Android phones automatically connect to Wi-Fi hotspsots with new platform
Last week, the Wi-Fi Alliance announced a certification program that assures devices will be able to seamlessly hand off their mobile data connection to a Wi-Fi connection and vice-versa. This program is called Wi-Fi certified Passpoint, and it was defined by service providers who desperately need a way to ease traffic on their congested mobile broadband networks. With devices that can automatically pair and connect over Wi-Fi, mobile networks can spare themselves some traffic.

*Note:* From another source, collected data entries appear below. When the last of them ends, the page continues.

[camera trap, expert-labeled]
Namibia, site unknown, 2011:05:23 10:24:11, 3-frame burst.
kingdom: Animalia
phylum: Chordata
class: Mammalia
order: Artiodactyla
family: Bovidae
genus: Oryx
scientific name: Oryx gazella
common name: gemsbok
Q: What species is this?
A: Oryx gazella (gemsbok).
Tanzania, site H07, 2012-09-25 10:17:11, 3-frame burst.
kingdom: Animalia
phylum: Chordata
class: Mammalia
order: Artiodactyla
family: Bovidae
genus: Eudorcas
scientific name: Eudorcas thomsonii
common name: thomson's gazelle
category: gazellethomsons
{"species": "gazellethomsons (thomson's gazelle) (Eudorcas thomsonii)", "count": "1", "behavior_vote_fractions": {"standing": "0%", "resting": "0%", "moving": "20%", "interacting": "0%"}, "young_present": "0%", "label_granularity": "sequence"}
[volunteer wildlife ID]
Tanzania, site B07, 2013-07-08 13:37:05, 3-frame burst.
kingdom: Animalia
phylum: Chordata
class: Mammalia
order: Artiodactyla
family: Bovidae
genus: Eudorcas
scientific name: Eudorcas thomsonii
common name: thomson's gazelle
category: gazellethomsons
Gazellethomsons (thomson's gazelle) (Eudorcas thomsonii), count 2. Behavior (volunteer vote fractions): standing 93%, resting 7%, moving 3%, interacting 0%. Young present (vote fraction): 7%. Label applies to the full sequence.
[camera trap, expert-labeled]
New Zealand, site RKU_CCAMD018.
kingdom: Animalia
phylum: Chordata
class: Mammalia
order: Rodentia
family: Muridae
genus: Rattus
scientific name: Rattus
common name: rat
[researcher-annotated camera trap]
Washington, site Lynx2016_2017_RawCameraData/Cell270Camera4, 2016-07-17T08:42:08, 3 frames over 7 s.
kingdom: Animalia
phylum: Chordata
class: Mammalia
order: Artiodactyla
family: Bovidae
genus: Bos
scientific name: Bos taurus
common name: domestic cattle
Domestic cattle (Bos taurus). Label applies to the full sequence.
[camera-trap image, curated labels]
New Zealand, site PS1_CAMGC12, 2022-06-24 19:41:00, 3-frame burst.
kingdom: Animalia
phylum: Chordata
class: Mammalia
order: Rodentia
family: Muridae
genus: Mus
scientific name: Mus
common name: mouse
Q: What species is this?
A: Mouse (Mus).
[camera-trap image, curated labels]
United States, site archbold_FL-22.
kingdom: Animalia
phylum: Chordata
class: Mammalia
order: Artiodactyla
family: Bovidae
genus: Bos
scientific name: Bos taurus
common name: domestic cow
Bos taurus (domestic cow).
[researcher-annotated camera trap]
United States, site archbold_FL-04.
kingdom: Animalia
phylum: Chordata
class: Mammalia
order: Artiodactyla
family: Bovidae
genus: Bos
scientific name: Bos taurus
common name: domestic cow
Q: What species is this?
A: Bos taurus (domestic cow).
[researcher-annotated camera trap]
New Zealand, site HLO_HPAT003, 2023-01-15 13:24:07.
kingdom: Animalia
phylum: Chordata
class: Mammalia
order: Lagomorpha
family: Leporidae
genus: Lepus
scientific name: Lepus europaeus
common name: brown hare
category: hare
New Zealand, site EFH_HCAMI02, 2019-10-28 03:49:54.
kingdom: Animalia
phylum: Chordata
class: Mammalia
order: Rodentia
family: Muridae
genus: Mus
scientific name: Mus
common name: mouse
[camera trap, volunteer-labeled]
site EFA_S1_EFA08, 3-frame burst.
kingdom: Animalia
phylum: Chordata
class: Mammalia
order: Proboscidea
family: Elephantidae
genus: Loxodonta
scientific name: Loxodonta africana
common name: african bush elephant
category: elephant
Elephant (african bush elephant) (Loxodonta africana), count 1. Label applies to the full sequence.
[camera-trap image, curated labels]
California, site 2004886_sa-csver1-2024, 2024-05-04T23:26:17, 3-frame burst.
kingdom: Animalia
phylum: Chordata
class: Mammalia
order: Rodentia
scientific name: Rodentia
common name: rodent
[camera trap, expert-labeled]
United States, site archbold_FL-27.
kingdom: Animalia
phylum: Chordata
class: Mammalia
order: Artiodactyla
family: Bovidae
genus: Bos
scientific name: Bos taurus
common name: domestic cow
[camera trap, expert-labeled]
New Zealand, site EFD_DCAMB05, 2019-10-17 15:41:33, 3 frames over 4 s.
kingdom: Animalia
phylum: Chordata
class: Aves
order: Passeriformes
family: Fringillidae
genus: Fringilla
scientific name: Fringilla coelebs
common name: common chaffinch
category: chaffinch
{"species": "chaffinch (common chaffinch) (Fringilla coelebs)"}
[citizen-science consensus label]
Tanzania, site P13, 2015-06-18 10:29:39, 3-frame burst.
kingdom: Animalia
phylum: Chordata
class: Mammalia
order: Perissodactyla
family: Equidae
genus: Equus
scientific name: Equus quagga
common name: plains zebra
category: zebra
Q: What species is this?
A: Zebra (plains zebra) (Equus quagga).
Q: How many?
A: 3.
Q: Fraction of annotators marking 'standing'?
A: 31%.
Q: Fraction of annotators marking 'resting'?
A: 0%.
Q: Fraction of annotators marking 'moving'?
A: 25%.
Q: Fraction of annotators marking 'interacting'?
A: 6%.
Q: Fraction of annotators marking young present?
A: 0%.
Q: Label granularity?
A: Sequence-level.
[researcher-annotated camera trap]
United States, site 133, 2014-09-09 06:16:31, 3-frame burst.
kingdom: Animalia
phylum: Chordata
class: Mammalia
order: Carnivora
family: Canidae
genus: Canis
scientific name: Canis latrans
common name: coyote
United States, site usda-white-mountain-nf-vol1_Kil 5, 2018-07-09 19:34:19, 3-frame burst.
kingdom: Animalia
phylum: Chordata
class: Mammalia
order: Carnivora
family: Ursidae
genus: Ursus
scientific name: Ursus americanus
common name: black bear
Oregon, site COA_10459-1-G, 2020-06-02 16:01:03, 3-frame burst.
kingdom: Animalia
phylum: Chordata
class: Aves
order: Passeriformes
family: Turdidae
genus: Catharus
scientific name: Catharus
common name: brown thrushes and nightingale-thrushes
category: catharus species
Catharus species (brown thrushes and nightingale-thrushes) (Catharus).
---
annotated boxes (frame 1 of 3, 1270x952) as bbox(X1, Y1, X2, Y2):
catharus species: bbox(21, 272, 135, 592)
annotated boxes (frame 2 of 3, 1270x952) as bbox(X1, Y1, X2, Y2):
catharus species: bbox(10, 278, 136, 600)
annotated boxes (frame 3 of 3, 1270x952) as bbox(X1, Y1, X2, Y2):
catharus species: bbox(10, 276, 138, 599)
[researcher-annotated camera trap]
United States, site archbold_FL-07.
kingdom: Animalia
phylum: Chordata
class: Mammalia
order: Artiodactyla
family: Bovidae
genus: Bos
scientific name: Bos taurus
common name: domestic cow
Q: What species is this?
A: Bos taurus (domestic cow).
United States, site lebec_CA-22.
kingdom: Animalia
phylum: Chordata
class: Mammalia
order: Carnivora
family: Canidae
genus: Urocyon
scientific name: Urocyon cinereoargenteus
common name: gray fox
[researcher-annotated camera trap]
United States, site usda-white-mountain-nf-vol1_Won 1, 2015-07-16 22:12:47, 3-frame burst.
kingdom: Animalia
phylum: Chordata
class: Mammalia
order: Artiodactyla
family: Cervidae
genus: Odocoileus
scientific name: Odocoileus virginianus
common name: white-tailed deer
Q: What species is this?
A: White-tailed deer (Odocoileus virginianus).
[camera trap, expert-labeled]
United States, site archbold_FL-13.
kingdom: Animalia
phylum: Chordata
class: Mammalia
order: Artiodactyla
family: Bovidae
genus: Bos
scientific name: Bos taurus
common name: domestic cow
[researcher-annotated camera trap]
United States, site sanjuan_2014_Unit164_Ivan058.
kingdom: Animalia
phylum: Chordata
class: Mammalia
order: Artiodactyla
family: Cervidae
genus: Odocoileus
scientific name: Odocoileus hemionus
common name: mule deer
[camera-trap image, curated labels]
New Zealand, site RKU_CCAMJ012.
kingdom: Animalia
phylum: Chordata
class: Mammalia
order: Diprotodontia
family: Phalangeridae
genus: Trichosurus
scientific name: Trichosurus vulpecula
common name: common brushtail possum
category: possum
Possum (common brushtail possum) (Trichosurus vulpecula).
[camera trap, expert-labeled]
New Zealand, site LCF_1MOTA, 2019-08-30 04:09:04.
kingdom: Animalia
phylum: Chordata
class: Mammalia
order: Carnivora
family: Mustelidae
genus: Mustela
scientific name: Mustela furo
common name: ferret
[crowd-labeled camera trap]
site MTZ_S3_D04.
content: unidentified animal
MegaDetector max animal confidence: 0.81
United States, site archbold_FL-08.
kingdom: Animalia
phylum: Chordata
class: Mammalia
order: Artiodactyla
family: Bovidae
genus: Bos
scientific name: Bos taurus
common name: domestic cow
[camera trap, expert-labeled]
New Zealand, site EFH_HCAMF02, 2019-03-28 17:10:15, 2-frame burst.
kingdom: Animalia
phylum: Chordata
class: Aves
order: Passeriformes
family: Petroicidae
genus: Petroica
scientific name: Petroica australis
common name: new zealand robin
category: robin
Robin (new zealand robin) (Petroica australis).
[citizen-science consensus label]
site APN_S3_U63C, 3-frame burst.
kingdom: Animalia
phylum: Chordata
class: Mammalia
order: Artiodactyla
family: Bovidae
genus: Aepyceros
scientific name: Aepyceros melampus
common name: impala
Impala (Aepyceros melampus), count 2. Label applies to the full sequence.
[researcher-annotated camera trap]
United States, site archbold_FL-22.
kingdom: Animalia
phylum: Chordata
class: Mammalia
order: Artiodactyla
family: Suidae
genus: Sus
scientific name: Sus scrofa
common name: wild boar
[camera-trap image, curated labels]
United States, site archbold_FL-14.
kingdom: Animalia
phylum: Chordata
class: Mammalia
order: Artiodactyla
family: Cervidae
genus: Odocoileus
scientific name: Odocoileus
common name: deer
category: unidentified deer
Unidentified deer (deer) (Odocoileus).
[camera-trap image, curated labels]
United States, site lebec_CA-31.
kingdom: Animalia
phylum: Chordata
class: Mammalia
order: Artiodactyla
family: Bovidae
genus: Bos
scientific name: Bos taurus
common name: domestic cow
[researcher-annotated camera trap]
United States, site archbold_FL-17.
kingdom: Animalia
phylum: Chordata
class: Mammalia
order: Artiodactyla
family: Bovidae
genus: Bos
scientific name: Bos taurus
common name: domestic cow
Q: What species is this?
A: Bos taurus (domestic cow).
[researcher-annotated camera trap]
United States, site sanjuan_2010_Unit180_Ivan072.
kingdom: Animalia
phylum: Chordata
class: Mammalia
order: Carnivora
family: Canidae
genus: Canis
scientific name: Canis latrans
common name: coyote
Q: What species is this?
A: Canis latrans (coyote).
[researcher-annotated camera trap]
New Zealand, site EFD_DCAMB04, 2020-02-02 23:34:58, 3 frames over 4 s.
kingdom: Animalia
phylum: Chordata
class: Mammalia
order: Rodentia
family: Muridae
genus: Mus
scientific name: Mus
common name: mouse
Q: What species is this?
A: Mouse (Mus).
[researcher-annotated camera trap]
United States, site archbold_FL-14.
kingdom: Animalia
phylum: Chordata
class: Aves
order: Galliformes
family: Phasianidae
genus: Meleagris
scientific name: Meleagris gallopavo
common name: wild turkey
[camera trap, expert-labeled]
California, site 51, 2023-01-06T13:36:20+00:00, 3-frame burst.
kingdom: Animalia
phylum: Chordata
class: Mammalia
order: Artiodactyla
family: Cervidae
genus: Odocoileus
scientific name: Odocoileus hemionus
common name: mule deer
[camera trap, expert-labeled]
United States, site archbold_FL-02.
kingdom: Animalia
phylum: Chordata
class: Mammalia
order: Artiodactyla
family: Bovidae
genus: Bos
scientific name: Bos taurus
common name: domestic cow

The first devices certified in the the Passpoint test bed included: Access points from BelAir, Broadcom, Cisco, Ruckus Wireless, XSpan, and Qualcomm, as well as chips from Intel and Marvell. Included in the announcement last week was MediaTek's Hotspot 2.0 Client V1, which today the company said is the first (and only) smartphone system-on-a-chip to be involved in the project, and it's for mid- and entry-level dual-SIM Android devices.
MediaTek Hotspot 2.0 Client V1 is actually based on MediaTek's MT6620 Wi-Fi/Bluetooth/GPS/FM combo chip, which the company first debuted exactly one year ago, and it is paired with a 1GHz ARM Cortex A9 processor and an Imagination Technologies PowerVR Series5 SGX GPU and an 8 megapixel image sensor. The whole thing runs Android 4.0 (ICS).
The reason why this is noteworthy is because these components are already in mass production, and shipping in commercially available devices, including smartphones, tablets, portable media players (PMPs), portable game consoles, and personal navigation devices.
Entry-level, dual-SIM Android smartphones utilizing the experimental Certified Wi-Fi Passpoint platform could be hitting the market very soon.